Information provided:
+-------+

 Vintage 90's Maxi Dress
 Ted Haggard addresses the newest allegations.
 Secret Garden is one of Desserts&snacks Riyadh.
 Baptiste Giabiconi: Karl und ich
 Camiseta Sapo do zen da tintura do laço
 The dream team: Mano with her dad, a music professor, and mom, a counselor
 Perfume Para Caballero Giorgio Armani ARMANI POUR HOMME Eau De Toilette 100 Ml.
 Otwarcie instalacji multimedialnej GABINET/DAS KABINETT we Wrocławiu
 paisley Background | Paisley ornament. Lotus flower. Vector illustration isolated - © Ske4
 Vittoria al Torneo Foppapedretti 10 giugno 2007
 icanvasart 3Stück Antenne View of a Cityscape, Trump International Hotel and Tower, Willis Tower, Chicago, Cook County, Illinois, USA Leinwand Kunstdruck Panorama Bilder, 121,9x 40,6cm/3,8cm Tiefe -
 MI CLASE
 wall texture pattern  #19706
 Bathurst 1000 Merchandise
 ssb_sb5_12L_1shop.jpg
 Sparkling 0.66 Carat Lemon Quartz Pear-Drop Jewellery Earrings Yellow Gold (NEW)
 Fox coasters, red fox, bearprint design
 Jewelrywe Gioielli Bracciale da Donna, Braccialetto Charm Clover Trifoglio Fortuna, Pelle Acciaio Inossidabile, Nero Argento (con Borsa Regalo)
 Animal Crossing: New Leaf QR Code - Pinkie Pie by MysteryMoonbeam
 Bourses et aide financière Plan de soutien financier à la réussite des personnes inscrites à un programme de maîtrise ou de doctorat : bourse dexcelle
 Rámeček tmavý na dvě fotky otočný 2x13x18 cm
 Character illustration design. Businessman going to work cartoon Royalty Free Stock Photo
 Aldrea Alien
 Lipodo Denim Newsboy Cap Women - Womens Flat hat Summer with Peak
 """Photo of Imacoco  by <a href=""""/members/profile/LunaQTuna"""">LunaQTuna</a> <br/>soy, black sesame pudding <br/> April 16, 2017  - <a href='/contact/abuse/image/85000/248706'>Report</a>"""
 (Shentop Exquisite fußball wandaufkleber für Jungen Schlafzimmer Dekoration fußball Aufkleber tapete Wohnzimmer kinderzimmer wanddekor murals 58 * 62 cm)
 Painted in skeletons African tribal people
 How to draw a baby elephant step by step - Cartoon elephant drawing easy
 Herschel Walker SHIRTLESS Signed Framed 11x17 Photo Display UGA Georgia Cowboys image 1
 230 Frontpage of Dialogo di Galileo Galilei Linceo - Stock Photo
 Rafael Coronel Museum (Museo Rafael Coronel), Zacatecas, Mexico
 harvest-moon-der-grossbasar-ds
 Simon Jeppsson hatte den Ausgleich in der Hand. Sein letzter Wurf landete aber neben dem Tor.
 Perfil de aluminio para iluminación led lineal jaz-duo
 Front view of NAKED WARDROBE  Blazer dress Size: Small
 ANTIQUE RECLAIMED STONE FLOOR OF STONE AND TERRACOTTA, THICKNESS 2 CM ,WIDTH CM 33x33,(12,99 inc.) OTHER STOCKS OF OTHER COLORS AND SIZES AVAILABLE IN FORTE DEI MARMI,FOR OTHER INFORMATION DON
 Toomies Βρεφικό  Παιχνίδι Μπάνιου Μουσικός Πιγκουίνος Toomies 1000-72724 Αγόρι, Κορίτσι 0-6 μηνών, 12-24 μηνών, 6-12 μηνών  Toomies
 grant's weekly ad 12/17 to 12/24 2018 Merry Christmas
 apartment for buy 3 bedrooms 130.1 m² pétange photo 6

+-------+

Task instructions: Transcribe all of the data exactly, leaving no line out.

Answer to this task:
 Vintage 90's Maxi Dress
 Ted Haggard addresses the newest allegations.
 Secret Garden is one of Desserts&snacks Riyadh.
 Baptiste Giabiconi: Karl und ich
 Camiseta Sapo do zen da tintura do laço
 The dream team: Mano with her dad, a music professor, and mom, a counselor
 Perfume Para Caballero Giorgio Armani ARMANI POUR HOMME Eau De Toilette 100 Ml.
 Otwarcie instalacji multimedialnej GABINET/DAS KABINETT we Wrocławiu
 paisley Background | Paisley ornament. Lotus flower. Vector illustration isolated - © Ske4
 Vittoria al Torneo Foppapedretti 10 giugno 2007
 icanvasart 3Stück Antenne View of a Cityscape, Trump International Hotel and Tower, Willis Tower, Chicago, Cook County, Illinois, USA Leinwand Kunstdruck Panorama Bilder, 121,9x 40,6cm/3,8cm Tiefe -
 MI CLASE
 wall texture pattern  #19706
 Bathurst 1000 Merchandise
 ssb_sb5_12L_1shop.jpg
 Sparkling 0.66 Carat Lemon Quartz Pear-Drop Jewellery Earrings Yellow Gold (NEW)
 Fox coasters, red fox, bearprint design
 Jewelrywe Gioielli Bracciale da Donna, Braccialetto Charm Clover Trifoglio Fortuna, Pelle Acciaio Inossidabile, Nero Argento (con Borsa Regalo)
 Animal Crossing: New Leaf QR Code - Pinkie Pie by MysteryMoonbeam
 Bourses et aide financière Plan de soutien financier à la réussite des personnes inscrites à un programme de maîtrise ou de doctorat : bourse dexcelle
 Rámeček tmavý na dvě fotky otočný 2x13x18 cm
 Character illustration design. Businessman going to work cartoon Royalty Free Stock Photo
 Aldrea Alien
 Lipodo Denim Newsboy Cap Women - Womens Flat hat Summer with Peak
 """Photo of Imacoco  by <a href=""""/members/profile/LunaQTuna"""">LunaQTuna</a> <br/>soy, black sesame pudding <br/> April 16, 2017  - <a href='/contact/abuse/image/85000/248706'>Report</a>"""
 (Shentop Exquisite fußball wandaufkleber für Jungen Schlafzimmer Dekoration fußball Aufkleber tapete Wohnzimmer kinderzimmer wanddekor murals 58 * 62 cm)
 Painted in skeletons African tribal people
 How to draw a baby elephant step by step - Cartoon elephant drawing easy
 Herschel Walker SHIRTLESS Signed Framed 11x17 Photo Display UGA Georgia Cowboys image 1
 230 Frontpage of Dialogo di Galileo Galilei Linceo - Stock Photo
 Rafael Coronel Museum (Museo Rafael Coronel), Zacatecas, Mexico
 harvest-moon-der-grossbasar-ds
 Simon Jeppsson hatte den Ausgleich in der Hand. Sein letzter Wurf landete aber neben dem Tor.
 Perfil de aluminio para iluminación led lineal jaz-duo
 Front view of NAKED WARDROBE  Blazer dress Size: Small
 ANTIQUE RECLAIMED STONE FLOOR OF STONE AND TERRACOTTA, THICKNESS 2 CM ,WIDTH CM 33x33,(12,99 inc.) OTHER STOCKS OF OTHER COLORS AND SIZES AVAILABLE IN FORTE DEI MARMI,FOR OTHER INFORMATION DON
 Toomies Βρεφικό  Παιχνίδι Μπάνιου Μουσικός Πιγκουίνος Toomies 1000-72724 Αγόρι, Κορίτσι 0-6 μηνών, 12-24 μηνών, 6-12 μηνών  Toomies
 grant's weekly ad 12/17 to 12/24 2018 Merry Christmas
 apartment for buy 3 bedrooms 130.1 m² pétange photo 6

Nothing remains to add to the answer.